Анализ экспрессии белка в клетках MCF-7, обработанных салидрозидом, методом вестерн-блоттинга

Начните с добавления двух миллилитров клеток MCF-7, содержащих различные препараты, в лунки шестилуночного планшета. Инкубируйте клеточные культуры в течение 24 часов при температуре 37 градусов Цельсия и 5% углекислого газа. Соберите клетки центрифугированием при температуре 560 x g в течение трех минут при четырех градусах Цельсия.

Затем дважды промойте ячейки с помощью предварительного охлаждения PBS, центрифугируя при давлении 560 x g в течение трех минут между промывками. Добавьте в промытые клетки 50 микролитров буфера для лизиса и поместите образец в ледяную баню на 15 минут. Затем центрифугируйте образец при 8 550 х г в течение 10 минут при четырех градусах Цельсия и соберите образец белка надосадочной жидкости.

Соедините образец белка с загрузочным буфером в соотношении четыре к одному. Далее денатурируйте смесь при температуре 100 градусов Цельсия в течение 10 минут в металлической ванне. Затем остудите смесь до комнатной температуры.

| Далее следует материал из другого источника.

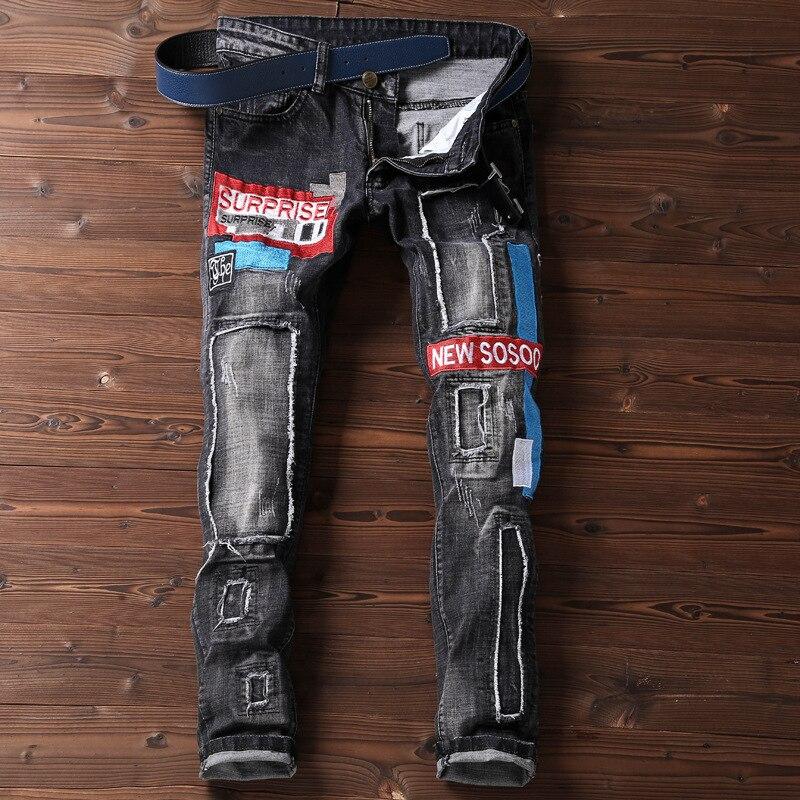Vêtements pour hommes nouvelle personnalité Jeans brodés mode Patch percé Locomotive Jean Streetwear style Hip Hop pantalon unique
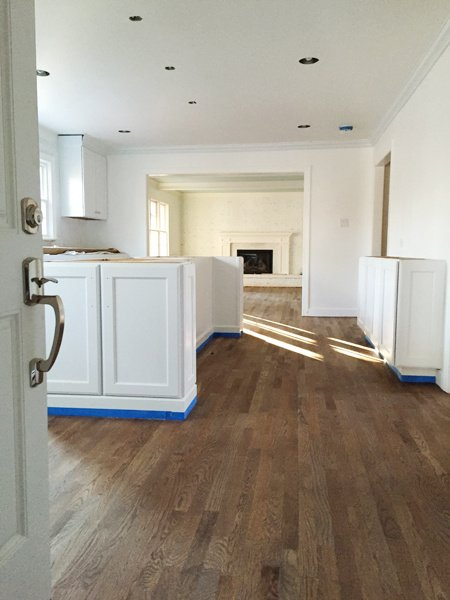 https://0201.nccdn.net/4_2/000/000/038/2d3/Refinishing-Hardwood-Floors-First-Coat-With-Cabinets-450x600.jpg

Отделите образец белка с помощью электрофореза в полиакриламидном геле с 10% SDS. Перенесите белки на мембрану из PVDF толщиной 0,22 микрометра. После блокирования мембраны 5% БСА инкубируйте ее с соответствующими первичными антителами в течение ночи при четырех градусах Цельсия.

На следующий день инкубируйте мембрану с козьим вторичным антителом IgG против кролика при 37 градусах Цельсия в течение двух часов. Затем проявите мембраны с помощью хемилюминесцентного раствора ECL и получите изображения с помощью бесконтактной системы количественной визуализации вестерн-блоттинга. Вестерн-блоттинг показал, что лечение салидрозидом способствует экспрессии белков проапоптотических факторов CC-9, CC-7, CC-3, Bim и Bax, в то время как оно ингибирует экспрессию белка антиапоптотических BCL-2.

Салидрозид заметно ограничивал отношения p-PI3K к PI3K и p-AKT к AKT. Между тем, экспрессия белков mTOR, HIF-1 альфа и Fox01 также была заметно подавлена.